In the equation above, a ≥ 0, which of the following is a possible value of a ?

a)  3      b)  2      c)  1     d)  0

Solution :

√(3a + 16) - 3 = a - 1

Adding 3 on both sides, we get

√(3a + 16) = a - 1 + 3

√(3a + 16) = a + 2

Squaring on both sides

(3a + 16) = (a + 2)²

3a + 16 = a² + 2a(2) + 2²

3a + 16 = a² + 4a + 4

a² + 4a - 3a + 4 - 16 = 0

a² + a - 12 = 0

(a + 4)(a - 3) = 0

a = -4 and a = 3

Since the given condition is a ≥ 0, the possible value of a is 3. Option a is correct.

Problem 11 :

8 + [√(2x + 29)/3] = 9

For what value of x is this equation true ?

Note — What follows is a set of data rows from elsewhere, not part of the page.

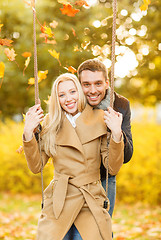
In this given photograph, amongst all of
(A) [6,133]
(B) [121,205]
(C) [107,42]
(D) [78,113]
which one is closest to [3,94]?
(A) [6,133]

a)  -10      b)  -12      c)  19     d)  No solution

Solution :

8 + [√(2x + 29)/3] = 9

[√(2x + 29)/3] = 9 - 8

[√(2x + 29)/3] = 1

Multiplying by 3 on both sides

√(2x + 29) = 3

Squaring on both sides

2x + 29 = 3²

2x + 29 = 9

2x = 9 - 29

2x = -20

x = -20/2

x = -10

So, option a is correct.

Problem 12 :

3x = x + 14

√(3z² - 11) + 2x = 22

If z > 0, what is the value of z ?

Solution :

3x - x = 14

2x = 14

x = 14/2

x = 7

√(3z² - 11) + 2x = 22

Applying the value of x in the equation above.

√(3z² - 11) + 2(7) = 22

√(3z² - 11) + 14 = 22

√(3z² - 11) = 22 - 14

√(3z² - 11) = 8

Squaring on both sides

(3z² - 11) = 8²

(3z² - 11) = 64

3z² = 64 + 11

3z² = 75

z² = 75/3

z² = 25

z = -5 and 5

Since the condition is z > 0, the possible value of z is 5.